« Jouer avec le feu », c'est ainsi que Daniel Cohn-Bendit qualifie l'alliance, surprenante il est vrai, de Syriza et des Grecs indépendants, parti souverainiste plutôt conservateur, pour gouverner la Grèce. Il n'a pas tort, mais... Mais si les nouveaux dirigeants d'Athènes jouent avec le feu, c'est bien parce que, justement, il y a le feu, non ? Et depuis un moment. Et je me demande si ce n' est pas d'abord Bruxelles, masque commode de Berlin et Paris pour le coup, qui l'a allumé, ce feu, en laissant la Grèce s'enfoncer. Le problème de l'Europe (masque commode, etc...), c'est qu'elle est libérale, or, ce dont la Grèce a besoin, de de reconstruire son Etat, avec les moyens réels de, par exemple, prélever l'impôt (un impôt juste, de préférence), de mettre en place des contrôles pour que les capitaux des Grecs les plus riches ne partent pas vers des banques même pas off shore, puisqu'il s'agit des banques françaises et allemandes, bref un Etat à même de re-faire fonctionner à peu près normalement le pays. Rien de tout ça n'a été entrepris depuis 2008. Mais qu'est-ce qu'ils ont fichu, les prédécesseurs de Tsipras ? Ils ont accepté que l'on diminue drastiquement les revenus, les retraites, que l'on fasse des coupes claires dans tous les budgets, que l'on privatise à mort tout ce qui pouvait l'être, etc. En dehors de ça, rien. Si un bilan désastreux : système éducatif ruiné, mortalité infantile en hausse, paupérisation accélérée, etc.

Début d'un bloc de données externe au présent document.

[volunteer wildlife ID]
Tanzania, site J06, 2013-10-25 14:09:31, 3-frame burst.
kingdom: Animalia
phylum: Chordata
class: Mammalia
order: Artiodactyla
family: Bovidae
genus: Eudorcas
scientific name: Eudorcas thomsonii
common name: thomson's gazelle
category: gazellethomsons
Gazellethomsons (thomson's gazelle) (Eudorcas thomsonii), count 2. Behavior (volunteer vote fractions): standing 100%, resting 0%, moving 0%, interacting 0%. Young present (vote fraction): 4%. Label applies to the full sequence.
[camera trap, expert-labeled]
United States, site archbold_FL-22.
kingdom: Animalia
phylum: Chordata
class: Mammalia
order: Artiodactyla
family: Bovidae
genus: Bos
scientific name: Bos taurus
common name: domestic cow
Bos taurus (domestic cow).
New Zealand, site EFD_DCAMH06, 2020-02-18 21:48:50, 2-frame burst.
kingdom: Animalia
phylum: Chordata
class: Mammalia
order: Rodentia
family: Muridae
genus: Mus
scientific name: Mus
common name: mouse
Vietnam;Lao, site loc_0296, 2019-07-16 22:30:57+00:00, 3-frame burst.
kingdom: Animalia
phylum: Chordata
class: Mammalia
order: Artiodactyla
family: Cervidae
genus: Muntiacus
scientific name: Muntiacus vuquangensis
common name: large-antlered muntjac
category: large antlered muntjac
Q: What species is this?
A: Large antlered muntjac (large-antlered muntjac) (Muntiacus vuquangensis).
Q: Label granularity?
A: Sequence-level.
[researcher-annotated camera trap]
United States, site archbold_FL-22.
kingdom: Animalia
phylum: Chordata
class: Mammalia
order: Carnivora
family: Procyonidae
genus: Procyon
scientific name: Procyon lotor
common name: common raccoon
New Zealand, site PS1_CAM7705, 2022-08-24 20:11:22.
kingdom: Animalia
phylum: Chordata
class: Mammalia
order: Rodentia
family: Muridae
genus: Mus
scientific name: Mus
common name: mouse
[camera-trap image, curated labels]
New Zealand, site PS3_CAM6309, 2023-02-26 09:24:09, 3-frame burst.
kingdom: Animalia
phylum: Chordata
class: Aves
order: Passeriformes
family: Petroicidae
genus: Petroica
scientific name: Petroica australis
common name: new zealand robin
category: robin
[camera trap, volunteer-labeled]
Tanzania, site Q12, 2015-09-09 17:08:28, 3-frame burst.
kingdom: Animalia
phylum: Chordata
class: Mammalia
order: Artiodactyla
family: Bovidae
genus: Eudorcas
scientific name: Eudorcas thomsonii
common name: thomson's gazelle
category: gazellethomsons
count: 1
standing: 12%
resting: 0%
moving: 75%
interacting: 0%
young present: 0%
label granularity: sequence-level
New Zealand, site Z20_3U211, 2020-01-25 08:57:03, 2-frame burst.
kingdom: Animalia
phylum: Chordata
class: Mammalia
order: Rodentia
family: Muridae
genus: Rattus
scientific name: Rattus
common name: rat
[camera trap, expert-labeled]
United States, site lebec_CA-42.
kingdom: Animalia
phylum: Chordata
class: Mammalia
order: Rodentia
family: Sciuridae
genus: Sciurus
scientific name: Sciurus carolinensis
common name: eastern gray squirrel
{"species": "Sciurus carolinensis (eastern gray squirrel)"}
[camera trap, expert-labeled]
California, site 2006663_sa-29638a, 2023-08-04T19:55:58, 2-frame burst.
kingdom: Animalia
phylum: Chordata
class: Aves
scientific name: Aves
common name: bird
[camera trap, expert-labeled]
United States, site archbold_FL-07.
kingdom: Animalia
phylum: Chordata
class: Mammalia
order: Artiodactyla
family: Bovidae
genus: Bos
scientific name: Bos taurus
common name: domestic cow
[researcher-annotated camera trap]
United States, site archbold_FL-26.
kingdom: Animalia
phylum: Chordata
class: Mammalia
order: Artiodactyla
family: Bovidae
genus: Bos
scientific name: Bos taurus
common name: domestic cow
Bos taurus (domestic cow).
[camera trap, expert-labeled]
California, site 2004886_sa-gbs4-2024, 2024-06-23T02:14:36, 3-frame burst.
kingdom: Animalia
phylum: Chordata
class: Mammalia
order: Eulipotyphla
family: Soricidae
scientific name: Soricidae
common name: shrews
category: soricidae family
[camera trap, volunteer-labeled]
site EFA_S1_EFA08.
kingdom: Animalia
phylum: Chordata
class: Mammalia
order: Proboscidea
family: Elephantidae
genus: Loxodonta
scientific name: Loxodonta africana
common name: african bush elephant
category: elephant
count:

Mais, imprégnés de libéralisme, les dirigeants fran.., euh, allem..., euh, non, européens, même s'ils se disent de gauche, semblent idéologiquement incapables ne serait-ce que d'entendre parler de restaurer un Etat un tant soit peu fort en Grèce.
L'auteur de ces lignes avait déjà écrit quelque chose du genre le 19 septembre 2011, alors que le message de la Grèce était déjà le même : « voyez donc ce qui se passe quand l'Etat n'est pas assez costaud, quand il n'y a pas assez d'Etat, nous nous retrouvons dans la m... ».
Hélas, de notre côté des médias, il n'y a toujours pas grand monde pour entendre ça. Pourtant, une fois de plus ce qui se passe en Grèce met à bas le fondement de la théorie de nos inconditionnels de l'ultralibéralisme qui énonce, grosso-modo, que trop d'Etat, ça entrave le développement économique, que l'Etat doit arrêter de chipoter avec ses taxes en tout genre, et que les entreprises et les particuliers se porteraient bien mieux sans impôts.
Pourtant, un pays comme l'Allemagne a fait, dans les années qui ont suivi le Deuxième guerre mondiale, l'expérience de ne plus avoir d'Etat. Et heureusement d'ailleurs, que les autres pays ont accepté d'effacer purement et simplement sa dette.... kolossale (en fait, elle avait été reportée à... après la réunification, c'est-à-dire, à l'époque, aux calendes... grecques ! Et jamais remboursée depuis, d'ailleurs).
La France aussi en a fait l'expérience : "Rien n'y manque, excepté l'Etat, il m'appartient de l'y remettre", avait noté Charles de Gaulle en arrivant dans ses anciens bureaux de la Défense, à l'hôtel de Brienne, à Paris en août 1944. Apparemment, les dirigeants français ont oublié ça aussi.
Espérons que Tsipras, lui, y pense ardemment, puisqu'aujourd'hui, c'est précisément son job.